Sihirden Kurtulmanın Yolu
Günümüzde bazı İslam ülkelerinde doktor olduklarını, iddia eden hokkabazlar çoğalıp yaygınlaşmıştır. Bu hokkabazlar hastaları büyü ve kehanet yoluyla tedavi ettiklerini söylüyorlar. Halk arasında ki bazı saf ve cahil insanları sömürüyorlar.
Müslümanlar açısından bu işin, ne kadar büyük bir tehlike arz ettiğini Allah rızası için Müslümanlara açıklamayı uygun gördük. Bu durum Allah-u Teâlâ’dan başkasına bağlanmak, Allah (Azze ve Celle) ile Rasulü Muhammed (Sallallahu Aleyhi ve Sellem)‘in emirlerine karşı gelmektir.

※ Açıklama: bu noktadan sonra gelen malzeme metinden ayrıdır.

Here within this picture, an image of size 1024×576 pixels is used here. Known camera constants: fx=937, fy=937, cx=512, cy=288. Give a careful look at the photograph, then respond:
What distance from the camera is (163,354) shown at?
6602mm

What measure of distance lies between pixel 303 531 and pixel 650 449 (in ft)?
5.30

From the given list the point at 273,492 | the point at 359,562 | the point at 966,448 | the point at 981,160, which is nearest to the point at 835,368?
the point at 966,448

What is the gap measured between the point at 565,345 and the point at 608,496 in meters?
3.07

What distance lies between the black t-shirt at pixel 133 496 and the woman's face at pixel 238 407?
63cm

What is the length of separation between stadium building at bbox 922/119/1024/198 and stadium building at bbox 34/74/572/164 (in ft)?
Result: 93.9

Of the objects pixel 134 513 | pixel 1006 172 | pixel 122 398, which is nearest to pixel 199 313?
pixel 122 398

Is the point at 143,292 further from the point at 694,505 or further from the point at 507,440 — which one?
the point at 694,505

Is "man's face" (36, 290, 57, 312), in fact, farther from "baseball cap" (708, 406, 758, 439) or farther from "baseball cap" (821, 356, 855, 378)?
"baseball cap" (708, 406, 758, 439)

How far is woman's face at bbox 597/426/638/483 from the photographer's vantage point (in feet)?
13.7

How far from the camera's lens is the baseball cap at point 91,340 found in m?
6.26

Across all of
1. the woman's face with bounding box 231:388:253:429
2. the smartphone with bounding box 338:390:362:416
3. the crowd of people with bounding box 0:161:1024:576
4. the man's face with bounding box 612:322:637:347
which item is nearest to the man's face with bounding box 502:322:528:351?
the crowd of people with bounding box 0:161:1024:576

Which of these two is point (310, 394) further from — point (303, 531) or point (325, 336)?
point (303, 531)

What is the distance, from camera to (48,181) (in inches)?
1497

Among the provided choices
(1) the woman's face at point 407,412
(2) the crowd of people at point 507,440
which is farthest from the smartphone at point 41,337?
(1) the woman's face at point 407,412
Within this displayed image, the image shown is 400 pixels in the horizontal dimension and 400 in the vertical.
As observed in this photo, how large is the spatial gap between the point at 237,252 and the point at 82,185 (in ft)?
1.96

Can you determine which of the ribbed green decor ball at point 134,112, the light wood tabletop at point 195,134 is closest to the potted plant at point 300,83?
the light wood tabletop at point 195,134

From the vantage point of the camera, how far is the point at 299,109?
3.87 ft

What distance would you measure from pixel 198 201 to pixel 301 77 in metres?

Allah’tan yardım dileyerek diyoruz ki; İslam âlimleri, hastalıktan kurtulmak için tedavi olmanın caiz olduğunda ittifak etmişlerdir.
Örneğin; kişinin iç hastalıkları uzmanı bir doktora, ameliyat olmak için gitse veya sinir hastalıkları uzmanı bir doktora yahut ta başka bir hastalık için doktora teşhis ve tedavi olmak amacıyla gitmesi ve hastalığına uygun olarak doktorun verdiği ilaçları almasında dinen bir sakınca yoktur.
Çünkü bu, sebeplere sarılmak demektir ki bu şekilde bir tedavi Allah’a tevekkülü de ortadan kaldırmaz. Hiç şüphe yok ki Allah-u Teâlâ her hastalık ile birlikte o hastalığın ilacını da yaratmıştır. Bunu bilen bilir, bilmeyen de bilmez.
Ancak Allah (Azze ve Celle) hastalıkların şifasını haram kıldığı şeylerde kılmamıştır. Yani midesi ağrıyan birinin bira içmesi ya da dişi ağrıyan birinin alkol alması gibi.
Bundan dolayı bir hastanın, hastalığını tedavi etmesi için, gaybı bildiklerini iddia eden kahinlere gitmesi asla caiz değildir. Ayrıca, onların haber verdiklerini tasdik etmek de caiz değildir. Çünkü onlar, bilinmeyen hakkında konuşmakta veya istediklerini elde etmek için cinlerden yardım almaktadırlar. Bu gibilerin hükmü; gaybı bildiklerini iddia ediyorlarsa küfür ve sapıklıktır.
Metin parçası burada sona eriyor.